» PROMPT: Select and copy every line in the listing below that contains the word "closer". Case counts, so only lines whose capitalization matches qualify.

» TASK INPUT:
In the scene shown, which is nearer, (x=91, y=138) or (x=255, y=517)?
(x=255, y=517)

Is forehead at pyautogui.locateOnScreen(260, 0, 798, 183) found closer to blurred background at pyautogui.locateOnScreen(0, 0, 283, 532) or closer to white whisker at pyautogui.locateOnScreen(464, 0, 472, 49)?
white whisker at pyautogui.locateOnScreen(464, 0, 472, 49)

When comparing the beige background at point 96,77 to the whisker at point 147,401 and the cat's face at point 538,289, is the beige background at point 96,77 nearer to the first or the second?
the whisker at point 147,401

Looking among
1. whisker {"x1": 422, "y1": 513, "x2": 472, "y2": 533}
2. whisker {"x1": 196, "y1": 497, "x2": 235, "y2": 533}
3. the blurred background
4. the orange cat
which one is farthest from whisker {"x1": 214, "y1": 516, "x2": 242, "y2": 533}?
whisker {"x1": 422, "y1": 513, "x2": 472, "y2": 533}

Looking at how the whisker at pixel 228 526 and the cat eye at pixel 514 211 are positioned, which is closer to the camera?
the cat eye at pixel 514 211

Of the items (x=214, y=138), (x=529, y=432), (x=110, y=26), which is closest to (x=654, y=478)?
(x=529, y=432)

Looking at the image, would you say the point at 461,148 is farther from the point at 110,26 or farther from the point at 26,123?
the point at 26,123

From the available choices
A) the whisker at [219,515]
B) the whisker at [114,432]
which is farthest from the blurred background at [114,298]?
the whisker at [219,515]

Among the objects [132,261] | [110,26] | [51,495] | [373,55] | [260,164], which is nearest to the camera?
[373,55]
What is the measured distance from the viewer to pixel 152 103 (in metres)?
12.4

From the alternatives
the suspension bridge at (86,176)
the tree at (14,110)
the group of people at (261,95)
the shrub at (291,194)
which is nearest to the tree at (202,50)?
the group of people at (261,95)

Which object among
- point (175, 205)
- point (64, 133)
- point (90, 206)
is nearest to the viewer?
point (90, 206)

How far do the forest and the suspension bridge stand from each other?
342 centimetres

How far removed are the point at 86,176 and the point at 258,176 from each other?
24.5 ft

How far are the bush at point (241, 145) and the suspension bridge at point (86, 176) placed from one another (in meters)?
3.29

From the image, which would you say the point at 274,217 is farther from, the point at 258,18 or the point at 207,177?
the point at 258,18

==

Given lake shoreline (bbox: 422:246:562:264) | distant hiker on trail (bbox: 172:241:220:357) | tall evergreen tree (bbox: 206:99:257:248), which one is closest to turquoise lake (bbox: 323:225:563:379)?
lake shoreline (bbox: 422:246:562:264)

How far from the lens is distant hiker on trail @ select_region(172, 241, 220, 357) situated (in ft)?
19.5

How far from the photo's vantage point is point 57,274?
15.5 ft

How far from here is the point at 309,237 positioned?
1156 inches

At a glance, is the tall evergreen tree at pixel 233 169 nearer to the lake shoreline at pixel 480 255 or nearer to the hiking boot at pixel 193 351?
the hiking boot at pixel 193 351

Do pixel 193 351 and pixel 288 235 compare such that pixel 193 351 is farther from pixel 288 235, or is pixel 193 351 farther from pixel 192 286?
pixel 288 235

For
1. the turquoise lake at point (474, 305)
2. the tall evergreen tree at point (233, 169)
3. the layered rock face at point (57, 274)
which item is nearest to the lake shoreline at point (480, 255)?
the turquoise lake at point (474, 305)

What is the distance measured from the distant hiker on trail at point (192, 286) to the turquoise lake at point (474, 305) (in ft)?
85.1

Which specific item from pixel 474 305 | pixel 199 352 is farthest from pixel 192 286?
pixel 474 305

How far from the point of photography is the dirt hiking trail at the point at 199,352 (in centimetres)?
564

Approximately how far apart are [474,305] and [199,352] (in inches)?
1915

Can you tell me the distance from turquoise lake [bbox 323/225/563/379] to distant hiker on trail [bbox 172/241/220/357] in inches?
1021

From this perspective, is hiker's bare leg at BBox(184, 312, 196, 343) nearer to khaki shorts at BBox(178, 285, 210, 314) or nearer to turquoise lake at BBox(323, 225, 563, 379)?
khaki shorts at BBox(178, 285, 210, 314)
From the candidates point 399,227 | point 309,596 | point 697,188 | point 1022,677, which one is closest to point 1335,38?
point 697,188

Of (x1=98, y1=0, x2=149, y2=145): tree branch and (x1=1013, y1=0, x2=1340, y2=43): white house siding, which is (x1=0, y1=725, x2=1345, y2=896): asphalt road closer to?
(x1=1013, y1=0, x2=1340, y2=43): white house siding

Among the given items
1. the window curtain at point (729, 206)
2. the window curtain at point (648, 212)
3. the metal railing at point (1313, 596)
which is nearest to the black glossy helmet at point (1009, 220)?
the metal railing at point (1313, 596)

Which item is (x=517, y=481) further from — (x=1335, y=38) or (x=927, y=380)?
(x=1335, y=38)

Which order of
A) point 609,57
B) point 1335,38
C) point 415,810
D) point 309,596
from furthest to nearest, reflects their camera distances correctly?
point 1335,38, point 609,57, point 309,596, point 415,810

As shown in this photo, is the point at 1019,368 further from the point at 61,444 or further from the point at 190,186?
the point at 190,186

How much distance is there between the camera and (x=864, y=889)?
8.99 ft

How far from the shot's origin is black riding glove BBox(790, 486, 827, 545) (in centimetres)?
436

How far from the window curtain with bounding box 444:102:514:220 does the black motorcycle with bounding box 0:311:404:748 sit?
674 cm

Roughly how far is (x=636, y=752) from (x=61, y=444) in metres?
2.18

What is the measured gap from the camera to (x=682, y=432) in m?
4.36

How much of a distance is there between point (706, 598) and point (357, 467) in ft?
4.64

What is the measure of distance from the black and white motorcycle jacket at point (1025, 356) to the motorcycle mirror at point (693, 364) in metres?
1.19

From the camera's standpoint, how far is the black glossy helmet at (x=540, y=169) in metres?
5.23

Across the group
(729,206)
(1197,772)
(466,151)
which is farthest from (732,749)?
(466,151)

--

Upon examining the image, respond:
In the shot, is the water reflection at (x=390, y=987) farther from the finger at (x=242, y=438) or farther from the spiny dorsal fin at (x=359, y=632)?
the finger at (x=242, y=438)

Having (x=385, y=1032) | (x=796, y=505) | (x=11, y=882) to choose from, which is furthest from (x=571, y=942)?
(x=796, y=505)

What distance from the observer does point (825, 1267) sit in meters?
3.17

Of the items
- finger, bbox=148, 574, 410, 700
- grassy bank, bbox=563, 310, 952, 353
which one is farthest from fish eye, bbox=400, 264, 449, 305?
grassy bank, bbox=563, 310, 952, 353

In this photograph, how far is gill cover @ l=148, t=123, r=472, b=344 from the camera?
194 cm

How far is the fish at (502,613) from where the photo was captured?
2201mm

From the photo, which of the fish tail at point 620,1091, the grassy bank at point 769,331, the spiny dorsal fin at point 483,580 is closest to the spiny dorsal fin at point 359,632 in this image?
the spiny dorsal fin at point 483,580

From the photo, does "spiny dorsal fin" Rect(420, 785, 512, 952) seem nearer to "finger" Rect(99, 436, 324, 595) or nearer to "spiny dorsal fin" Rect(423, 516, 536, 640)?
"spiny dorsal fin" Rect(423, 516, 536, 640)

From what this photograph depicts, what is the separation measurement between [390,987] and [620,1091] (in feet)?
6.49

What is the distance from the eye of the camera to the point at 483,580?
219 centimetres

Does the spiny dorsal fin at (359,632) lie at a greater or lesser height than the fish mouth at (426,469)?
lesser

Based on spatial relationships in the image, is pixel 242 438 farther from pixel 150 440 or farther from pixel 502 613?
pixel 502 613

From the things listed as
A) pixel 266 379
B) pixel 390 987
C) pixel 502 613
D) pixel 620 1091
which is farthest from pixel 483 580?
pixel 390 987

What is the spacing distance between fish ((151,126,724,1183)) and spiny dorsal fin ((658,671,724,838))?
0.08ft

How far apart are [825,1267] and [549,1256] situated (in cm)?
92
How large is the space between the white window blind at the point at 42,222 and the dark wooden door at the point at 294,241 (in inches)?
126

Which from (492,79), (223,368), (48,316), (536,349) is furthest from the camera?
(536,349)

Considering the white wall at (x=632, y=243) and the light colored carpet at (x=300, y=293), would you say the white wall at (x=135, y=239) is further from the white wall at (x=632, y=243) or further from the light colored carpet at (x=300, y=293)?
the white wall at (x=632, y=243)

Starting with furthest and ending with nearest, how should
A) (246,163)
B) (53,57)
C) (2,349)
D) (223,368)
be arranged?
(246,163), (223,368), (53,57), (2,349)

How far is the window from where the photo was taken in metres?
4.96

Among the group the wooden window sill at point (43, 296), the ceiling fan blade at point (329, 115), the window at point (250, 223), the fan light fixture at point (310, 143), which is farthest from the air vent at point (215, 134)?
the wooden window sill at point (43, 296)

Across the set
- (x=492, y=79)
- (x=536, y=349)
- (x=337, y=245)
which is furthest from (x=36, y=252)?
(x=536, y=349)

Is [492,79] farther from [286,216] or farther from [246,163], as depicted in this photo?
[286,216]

» ANSWER TO THE PROBLEM:
Is forehead at pyautogui.locateOnScreen(260, 0, 798, 183) found closer to blurred background at pyautogui.locateOnScreen(0, 0, 283, 532) or closer to white whisker at pyautogui.locateOnScreen(464, 0, 472, 49)?
Looking at how the whisker at pixel 228 526 and the cat eye at pixel 514 211 are positioned, which is closer to the camera?
Of (x1=98, y1=0, x2=149, y2=145): tree branch and (x1=1013, y1=0, x2=1340, y2=43): white house siding, which is (x1=0, y1=725, x2=1345, y2=896): asphalt road closer to?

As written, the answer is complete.